What Is Data Science, Really?
Not too long ago I attended a conference on data analytics and machine learning. I listened to one innovative and exciting session after another. The term 'data science' was sprinkled generously throughout. But were they all talking about the same thing? Or was it simply a code word offering membership in an imagined community?
Indeed, 'data science' could simply be a term of convenience for a broad and enticing new marketing space. The industry loves that sort of thing. And broad indeed! Consider the following statement from Wikipedia (and pardon a nit about 'business' coming last):
"Data science … incorporates skills from computer science, statistics, information science, mathematics, information visualization, data integration, graphic design, complex systems, communication and business."
I asked several times at the conference for a definition (which, I admit, is a habit of mine — good or bad, depending on your point of view). I was consistently disappointed. Perhaps 'data science' is a discipline that doesn't admit semantics(!?). That's a very interesting question, but I'll not digress.
The best response I got was something like, "It's more than statistics. More than business analytics. More than machine learning." To which was added, "You can't get an MBA to become a data scientist. Or get a degree in math.

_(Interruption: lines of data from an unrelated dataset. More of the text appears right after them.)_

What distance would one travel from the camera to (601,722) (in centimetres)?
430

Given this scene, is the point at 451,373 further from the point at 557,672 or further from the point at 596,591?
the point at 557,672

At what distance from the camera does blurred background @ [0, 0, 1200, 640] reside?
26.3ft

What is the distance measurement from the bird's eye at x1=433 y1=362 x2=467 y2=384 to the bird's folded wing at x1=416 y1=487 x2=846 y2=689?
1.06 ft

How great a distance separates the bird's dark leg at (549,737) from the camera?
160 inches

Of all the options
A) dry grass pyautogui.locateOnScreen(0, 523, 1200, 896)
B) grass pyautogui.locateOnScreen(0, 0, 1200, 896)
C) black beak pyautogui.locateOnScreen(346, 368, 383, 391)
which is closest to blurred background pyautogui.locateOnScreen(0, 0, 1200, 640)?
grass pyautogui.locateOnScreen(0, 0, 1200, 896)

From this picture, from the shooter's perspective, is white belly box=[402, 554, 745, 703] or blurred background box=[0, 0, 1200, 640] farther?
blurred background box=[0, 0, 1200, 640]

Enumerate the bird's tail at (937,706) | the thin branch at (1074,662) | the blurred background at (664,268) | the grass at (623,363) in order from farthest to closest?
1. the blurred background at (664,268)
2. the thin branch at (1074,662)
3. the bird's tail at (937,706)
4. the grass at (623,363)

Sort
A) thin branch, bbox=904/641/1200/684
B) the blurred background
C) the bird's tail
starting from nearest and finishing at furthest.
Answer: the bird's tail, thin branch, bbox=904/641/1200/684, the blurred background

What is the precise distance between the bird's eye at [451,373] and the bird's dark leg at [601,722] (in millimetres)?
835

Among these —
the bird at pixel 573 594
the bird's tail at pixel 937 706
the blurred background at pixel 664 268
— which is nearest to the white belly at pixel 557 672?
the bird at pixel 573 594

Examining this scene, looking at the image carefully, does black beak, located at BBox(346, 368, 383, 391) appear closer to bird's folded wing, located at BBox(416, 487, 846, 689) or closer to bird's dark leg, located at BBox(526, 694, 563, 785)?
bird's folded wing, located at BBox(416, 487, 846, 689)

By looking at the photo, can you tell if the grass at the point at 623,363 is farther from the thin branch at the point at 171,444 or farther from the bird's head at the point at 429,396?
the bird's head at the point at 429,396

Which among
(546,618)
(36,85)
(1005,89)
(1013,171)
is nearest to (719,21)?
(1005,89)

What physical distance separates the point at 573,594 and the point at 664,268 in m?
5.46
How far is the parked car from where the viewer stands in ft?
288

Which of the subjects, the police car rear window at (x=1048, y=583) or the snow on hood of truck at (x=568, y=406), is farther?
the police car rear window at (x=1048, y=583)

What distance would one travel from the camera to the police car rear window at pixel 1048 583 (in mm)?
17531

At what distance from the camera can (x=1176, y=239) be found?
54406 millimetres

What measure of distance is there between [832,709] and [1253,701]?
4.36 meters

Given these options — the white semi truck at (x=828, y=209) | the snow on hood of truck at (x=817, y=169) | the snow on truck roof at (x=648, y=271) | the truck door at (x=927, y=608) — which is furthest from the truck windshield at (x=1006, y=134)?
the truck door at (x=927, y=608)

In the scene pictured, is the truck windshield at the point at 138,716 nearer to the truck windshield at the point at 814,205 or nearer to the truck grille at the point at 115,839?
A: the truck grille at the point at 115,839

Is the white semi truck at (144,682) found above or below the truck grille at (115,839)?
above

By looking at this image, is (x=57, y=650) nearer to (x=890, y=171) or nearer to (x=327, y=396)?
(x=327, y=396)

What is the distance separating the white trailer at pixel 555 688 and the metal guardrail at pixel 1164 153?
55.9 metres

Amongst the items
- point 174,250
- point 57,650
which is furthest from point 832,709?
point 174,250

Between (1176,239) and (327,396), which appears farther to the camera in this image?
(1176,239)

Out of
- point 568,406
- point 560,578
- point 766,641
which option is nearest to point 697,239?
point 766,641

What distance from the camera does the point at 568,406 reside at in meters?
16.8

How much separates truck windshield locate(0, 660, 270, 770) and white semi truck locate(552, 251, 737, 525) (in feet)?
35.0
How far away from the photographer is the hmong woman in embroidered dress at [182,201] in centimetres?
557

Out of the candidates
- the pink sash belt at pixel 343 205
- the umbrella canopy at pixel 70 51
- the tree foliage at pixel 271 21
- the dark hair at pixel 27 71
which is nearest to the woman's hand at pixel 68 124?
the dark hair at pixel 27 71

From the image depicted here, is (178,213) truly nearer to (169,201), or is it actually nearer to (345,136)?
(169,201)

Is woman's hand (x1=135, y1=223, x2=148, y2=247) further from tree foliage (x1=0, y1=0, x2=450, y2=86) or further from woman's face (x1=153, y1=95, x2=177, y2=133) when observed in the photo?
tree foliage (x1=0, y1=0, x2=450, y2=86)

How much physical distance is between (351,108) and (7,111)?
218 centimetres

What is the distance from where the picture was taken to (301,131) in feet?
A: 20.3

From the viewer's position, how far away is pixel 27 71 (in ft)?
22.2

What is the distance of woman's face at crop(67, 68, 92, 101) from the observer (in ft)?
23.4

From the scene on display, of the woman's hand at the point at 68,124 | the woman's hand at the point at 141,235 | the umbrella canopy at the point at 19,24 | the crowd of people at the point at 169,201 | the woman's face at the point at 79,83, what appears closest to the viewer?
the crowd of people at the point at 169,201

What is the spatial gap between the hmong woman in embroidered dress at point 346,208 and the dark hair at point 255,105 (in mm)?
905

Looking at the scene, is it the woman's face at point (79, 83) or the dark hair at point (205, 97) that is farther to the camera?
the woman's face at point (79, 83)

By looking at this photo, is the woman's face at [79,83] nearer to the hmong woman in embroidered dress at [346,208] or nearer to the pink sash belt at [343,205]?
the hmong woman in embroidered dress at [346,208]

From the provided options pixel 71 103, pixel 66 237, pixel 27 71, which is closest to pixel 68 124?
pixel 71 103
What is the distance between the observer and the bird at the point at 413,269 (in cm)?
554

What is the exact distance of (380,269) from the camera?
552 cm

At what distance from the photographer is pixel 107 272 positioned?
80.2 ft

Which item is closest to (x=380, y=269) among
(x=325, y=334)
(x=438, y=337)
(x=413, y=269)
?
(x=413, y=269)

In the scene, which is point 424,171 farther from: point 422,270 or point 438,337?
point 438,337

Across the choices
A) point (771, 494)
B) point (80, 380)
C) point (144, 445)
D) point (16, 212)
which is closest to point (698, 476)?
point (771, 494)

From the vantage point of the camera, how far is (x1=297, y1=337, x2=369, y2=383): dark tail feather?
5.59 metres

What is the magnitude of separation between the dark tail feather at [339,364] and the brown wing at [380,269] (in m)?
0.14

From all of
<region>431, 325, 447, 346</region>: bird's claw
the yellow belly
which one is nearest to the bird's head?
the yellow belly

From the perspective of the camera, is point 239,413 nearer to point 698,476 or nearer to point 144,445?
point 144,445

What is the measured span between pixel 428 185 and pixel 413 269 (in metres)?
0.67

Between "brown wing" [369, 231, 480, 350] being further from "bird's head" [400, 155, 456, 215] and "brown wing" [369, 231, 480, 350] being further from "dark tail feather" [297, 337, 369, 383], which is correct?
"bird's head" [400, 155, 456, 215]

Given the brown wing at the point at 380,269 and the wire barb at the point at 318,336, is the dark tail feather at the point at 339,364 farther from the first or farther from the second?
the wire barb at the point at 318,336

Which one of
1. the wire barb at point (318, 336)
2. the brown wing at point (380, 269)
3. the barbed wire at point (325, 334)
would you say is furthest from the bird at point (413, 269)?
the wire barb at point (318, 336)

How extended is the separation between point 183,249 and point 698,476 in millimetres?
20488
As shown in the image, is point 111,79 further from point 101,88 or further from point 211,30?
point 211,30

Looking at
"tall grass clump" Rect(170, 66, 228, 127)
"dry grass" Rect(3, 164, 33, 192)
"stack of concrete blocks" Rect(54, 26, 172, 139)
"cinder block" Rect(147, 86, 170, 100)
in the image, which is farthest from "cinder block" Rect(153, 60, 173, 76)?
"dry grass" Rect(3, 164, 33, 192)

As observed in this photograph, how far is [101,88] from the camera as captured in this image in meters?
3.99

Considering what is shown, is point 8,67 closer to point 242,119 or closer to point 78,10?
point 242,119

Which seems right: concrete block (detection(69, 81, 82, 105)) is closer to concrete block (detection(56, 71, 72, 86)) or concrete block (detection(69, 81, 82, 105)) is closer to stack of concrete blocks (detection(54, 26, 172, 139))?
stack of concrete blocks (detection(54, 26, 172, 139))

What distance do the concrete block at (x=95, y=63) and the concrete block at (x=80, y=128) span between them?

Or computer science."
Not an adequate definition at all! Not even a definition(!). Shared understanding does not arise from saying what something is not, or explaining how you can't become one. Shared understanding arises from expressing what something is. And no, you're not allowed to say, "I know it when I see it." I might look at the very same thing and not see what you see.
Wikipedia does give lots of good insights but, in my view, falls short of a solid definition. It says:
"Data science … uses scientific methods, processes, algorithms and systems to extract knowledge and insights from data in various forms, both structured and unstructured."
- It seems rather obvious that something called a 'science' would have to use 'scientific methods'. What's the real point there?
- The phrase "uses processes, algorithms and systems to extract knowledge and insights from data in various forms" could also be applied to 'data analytics' or 'statistical analysis'. What's the differentiation? It could also probably be applied to 'learning' (as in machine learning). What characteristic specifically makes data science a new, different thing of its own that can be clearly differentiated from similar and/or pre-existing things?
Wikipedia also says:
"The field encompasses preparing data for analysis, formulating data science problems, analyzing data, developing data-driven solutions, and presenting findings to inform high-level decisions in a broad range of application domains."
It's certainly true that we are seeing all kinds of new 'formulations' these days to develop 'data-driven solutions'. But that's sort of cherry-picking. What's the essence of the concept?
On social media, William Brooks suggested this definition:
data science: the application of the scientific method and experimental design to the statistical analysis of data
Much better! He went on to say:
- "This definition differentiates data science from most of the data analysis that goes on in business today." (Yes, true, but correctly not part of the definition.)
- "Much in the same way that an Erlenmeyer flask might be used for scientific inquiry — or as a convenient vessel for a beer — machine learning uses tools of statistical analysis that may be used in data science or in other ways."
That second point provides an excellent insight. A good 'essence' definition might therefore be:
data science: the application of the scientific method in using the tools of data analysis
That leaves one additional question. Can you really have a science of data? Has the world now become so digital that you can have a science of data when the data itself can literally be about anything?
I suppose the answer depends on your definition of science. I hate to say it, but definitions provided by standard dictionaries support you either way. So, in the end (as always), the meaning is whatever the community says it is. I just wish the community would say it more clearly.
# # #